--- start of Provided passage ---
In the 1980s, the then-Chinese leader Deng Xiaoping's economic reforms and opening-up policies enabled China to industrialize through investment and export-led growth. Those reforms were supported by three decades of globalization, which rested on the ability of the West to absorb Chinese exports.

In the coming decade, the economic reforms led by President Xi Jinping and Premier Li Keqiang will seek to fuel China's transition to consumption-led growth. However, these reforms will occur in a challenging international environment, amid what might be a lost decade in the West.

What can we expect in the near term?

In the past few months, China's new leadership has provided glimpses of economic reforms, which have now been officially launched.

According to the communique announced at the close of the Third Plenary Session of the 18th Communist Party of China Central Committee on Tuesday night, there will be reforms of the market, government and State-owned companies.
--- end of Provided passage ---
--- start of Stored rows ---
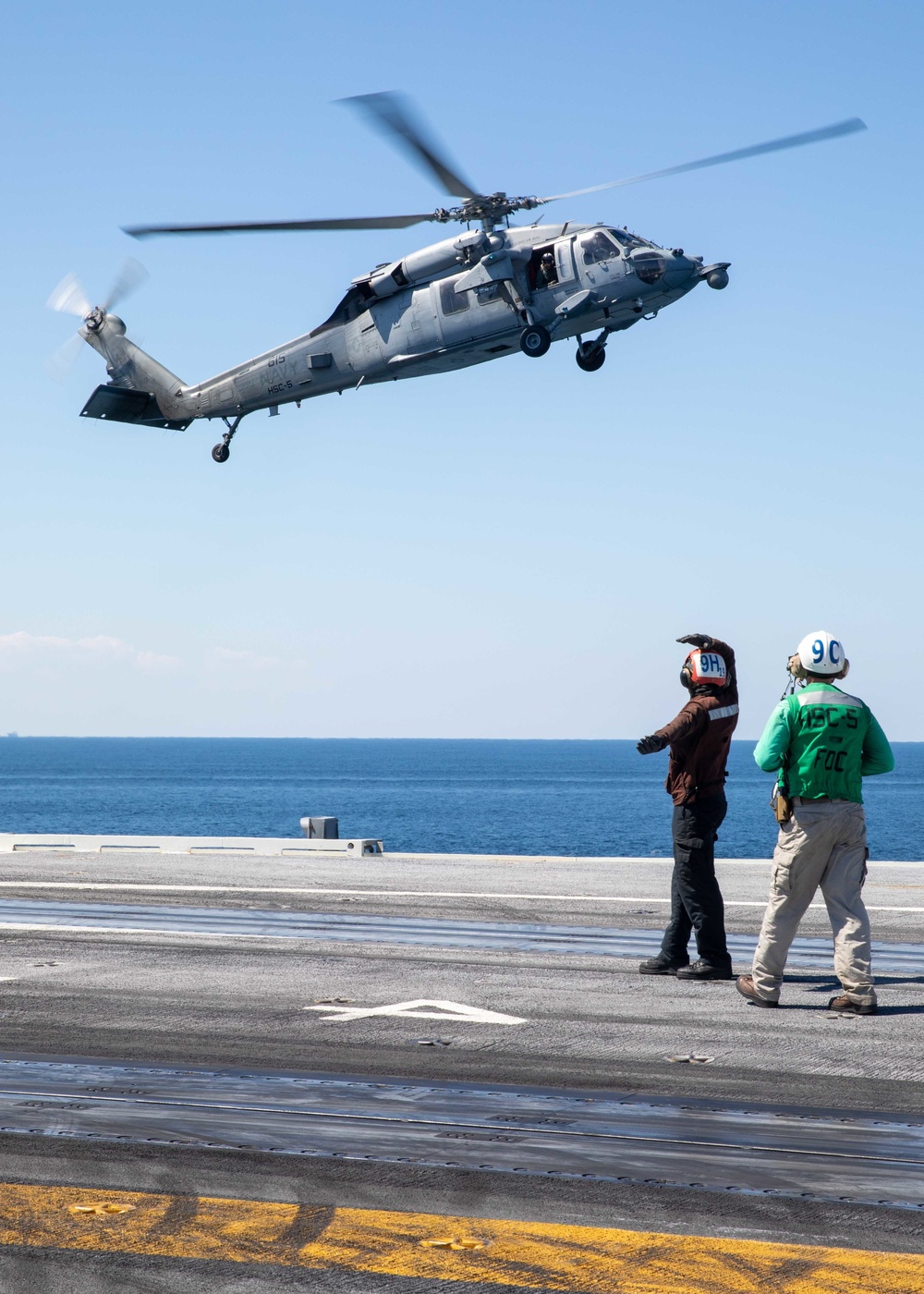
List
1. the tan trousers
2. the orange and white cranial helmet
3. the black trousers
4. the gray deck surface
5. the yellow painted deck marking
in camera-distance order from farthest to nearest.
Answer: the orange and white cranial helmet < the black trousers < the tan trousers < the gray deck surface < the yellow painted deck marking

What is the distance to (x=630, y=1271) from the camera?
3.83 meters

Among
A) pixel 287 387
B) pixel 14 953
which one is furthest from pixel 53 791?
pixel 14 953

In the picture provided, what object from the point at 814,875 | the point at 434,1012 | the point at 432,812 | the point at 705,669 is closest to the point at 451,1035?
the point at 434,1012

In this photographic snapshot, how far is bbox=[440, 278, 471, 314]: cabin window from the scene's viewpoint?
78.9 feet

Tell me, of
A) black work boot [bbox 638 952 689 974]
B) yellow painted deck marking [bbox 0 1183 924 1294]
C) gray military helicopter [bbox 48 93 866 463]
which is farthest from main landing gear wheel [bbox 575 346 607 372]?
yellow painted deck marking [bbox 0 1183 924 1294]

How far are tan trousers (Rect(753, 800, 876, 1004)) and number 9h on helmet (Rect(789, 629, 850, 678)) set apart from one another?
2.67ft

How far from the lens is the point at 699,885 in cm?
906

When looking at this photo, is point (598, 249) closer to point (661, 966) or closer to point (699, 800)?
point (699, 800)

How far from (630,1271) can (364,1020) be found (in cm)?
398

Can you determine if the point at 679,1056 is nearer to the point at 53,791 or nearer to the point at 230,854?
the point at 230,854

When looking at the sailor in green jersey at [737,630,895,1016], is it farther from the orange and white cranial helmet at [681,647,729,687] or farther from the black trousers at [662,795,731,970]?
--- end of Stored rows ---
→ Given request:
Extract the span of the passage on China's economic reforms between "What can we" and "and State-owned companies.", inclusive.

→ Answer to the task:
What can we expect in the near term?

In the past few months, China's new leadership has provided glimpses of economic reforms, which have now been officially launched.

According to the communique announced at the close of the Third Plenary Session of the 18th Communist Party of China Central Committee on Tuesday night, there will be reforms of the market, government and State-owned companies.